Raw items
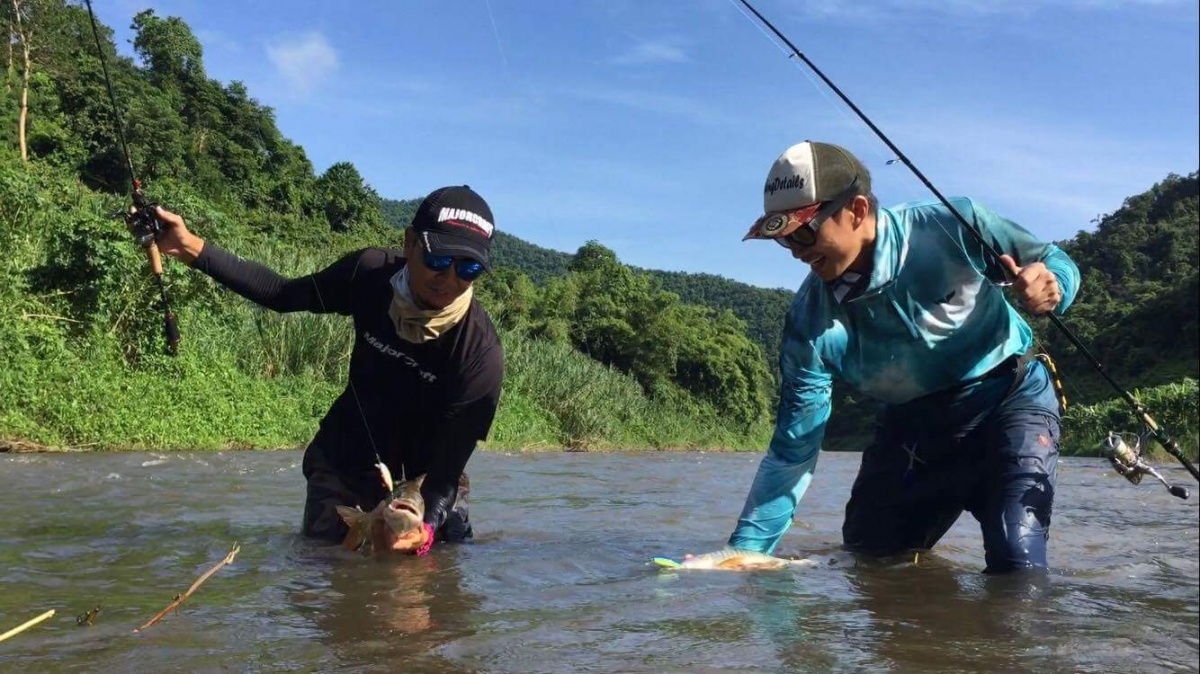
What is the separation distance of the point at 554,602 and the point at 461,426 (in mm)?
949

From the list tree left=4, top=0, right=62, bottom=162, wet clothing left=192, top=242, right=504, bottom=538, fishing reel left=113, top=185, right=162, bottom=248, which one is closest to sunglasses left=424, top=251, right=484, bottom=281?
wet clothing left=192, top=242, right=504, bottom=538

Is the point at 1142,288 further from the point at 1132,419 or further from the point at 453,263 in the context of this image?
the point at 453,263

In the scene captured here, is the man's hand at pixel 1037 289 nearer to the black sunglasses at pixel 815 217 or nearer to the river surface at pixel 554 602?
the black sunglasses at pixel 815 217

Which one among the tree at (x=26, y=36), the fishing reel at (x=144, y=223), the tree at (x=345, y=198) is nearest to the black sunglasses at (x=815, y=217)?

Task objective:
Output the text lines of every item above as a numbered list. Skip blank lines and omit the pictures.

Task result:
1. What is the separation distance of the point at 554,602 and the point at 461,426 (in mm)?
2. 949
3. From the list tree left=4, top=0, right=62, bottom=162, wet clothing left=192, top=242, right=504, bottom=538, fishing reel left=113, top=185, right=162, bottom=248, which one is closest to sunglasses left=424, top=251, right=484, bottom=281?
4. wet clothing left=192, top=242, right=504, bottom=538
5. Is the point at 1142,288 further from the point at 1132,419 or further from the point at 453,263 in the context of this image?
6. the point at 453,263
7. In the scene captured here, is the man's hand at pixel 1037 289 nearer to the black sunglasses at pixel 815 217 or nearer to the river surface at pixel 554 602?
8. the black sunglasses at pixel 815 217
9. Which one among the tree at (x=26, y=36), the fishing reel at (x=144, y=223), the tree at (x=345, y=198) is nearest to the black sunglasses at (x=815, y=217)?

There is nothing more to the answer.